Цитируемый текст.

§

5. Цицерон как исследователь

В дополнение ко многим изолированным историческим заявлениям, работы Цицерона также содержат некоторые связные исторические изложения, вроде истории римской политии во второй книге De re publica (2.4-64) или изображение последних дней Л. Лициния Красса, консула 95 г., в третьей книге De oratore (3.1-8). Разработка этих глав требует соответствующих исторических исследований, но они уже не могут быть подробно реконструированы из–за редкого упоминания противоречий в историографической литературе или источниках, используемых Цицероном для подготавливаемых к публикации сочинений вроде De oratore и De re publica.
Цицерон, например, в истории политии в De re publica ссылался на Катона и Полибия, но насколько далеко простирается их влияние на его изложение, из–за отсутствия более точных указаний остается в тумане. В третьей книге De oratore в качестве источника последних дней Л. Лициния Красса упоминается лишь одно senatus auctoritas, которое, однако, вряд ли может быть единственным свидетельством, использованным здесь Цицероном (De orat. 3.5).
Поскольку в философских трудах Цицерон обычно представляет только его результаты, но не способ решения исторических проблем, эти работы, не говоря уже о выступлениях, на самом деле не обнаруживают его подход к прояснению подобных проблем. С другой стороны, письма к Аттику позволяют заглянуть в деятельность Цицерона–исследователя, поскольку в них он упоминает некоторые из исторических проблем, с которыми ему приходилось сталкиваться при составлении или подготовке собственных произведений.
Особого внимания заслуживает переписка Цицерона с Аттиком о десяти послах, отправленных сенатом в Коринф в 146 году к Л. Муммию, и письмо Цицерона об идентичности двух Гаев Фанниев, сыновей Марка и Гая. В обоих случаях, в отличие от большинства других, источники, используемые Цицероном, и трудности, возникшие в ходе расследования, и их решение, могут быть определены, по крайней мере частично, с некоторой надежностью.

1) Десять легатов к Муммию

Совершенно уникальное представление о работе Цицерона над историческими вопросами дает нам его переписка с Аттиком, относящаяся к периоду с конца мая по начало июня. В то время Цицерон планировал создать диалог по примеру Дикеарха, в котором члены сенатской комиссии, посланной в Коринф к Муммию в 146 году, должны были обсудить политико–философскую тему, возможно, в связи с завоеванием и разрушением Коринфа (Attic. 13.30.2).
С этой целью Цицерон сначала должен был идентифицировать членов этой комиссии. Он сам знал о трех из десяти посланников, но так как он находился в Тускуле, где условия для детального исторического расследования были довольно неблагоприятными, он обратился к Аттику с просьбой узнать имена других послов.

§

Строки данных.
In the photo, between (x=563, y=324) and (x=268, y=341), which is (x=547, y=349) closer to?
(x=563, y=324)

§

Список заданий.
[A] Переведите на английский язык это предложение из текста о Цицероне как исследователе: «С этой целью Цицерон сначала должен был идентифицировать членов этой комиссии».
[B] Приведите продолжение текста о Цицероне как исследователе, начиная сразу после его последнего предложения.

Ответы на задания.
[A] To this end, Cicero first had to identify the members of this commission.

[B]
Сам Цицерон уже консультировался с сочинением Полибия, которое, по–видимому, он имел в Тускуле в наличии, но должно быть заметил, что тот не назвал имен «десяти легатов».
Из других источников Цицерону было известно, что консуляр Постумий Альбин и Сп. Муммий, брат Л. Муммия, завоевателя Коринфа, входили в число десяти легатов, и он подразумевал, что слышал от умершего в 50 году Гортензия, что в посольстве участвовал некий Г. Семпроний Тудитан.
Из десяти членов сенатского посольства 146 г. до н. э. Цицерон в начале переписки с Аттиком, как полагают, знал только троих, а именно консуляра Постумия Альбина, Сп. Муммия и Г. Семпрония Тудитана.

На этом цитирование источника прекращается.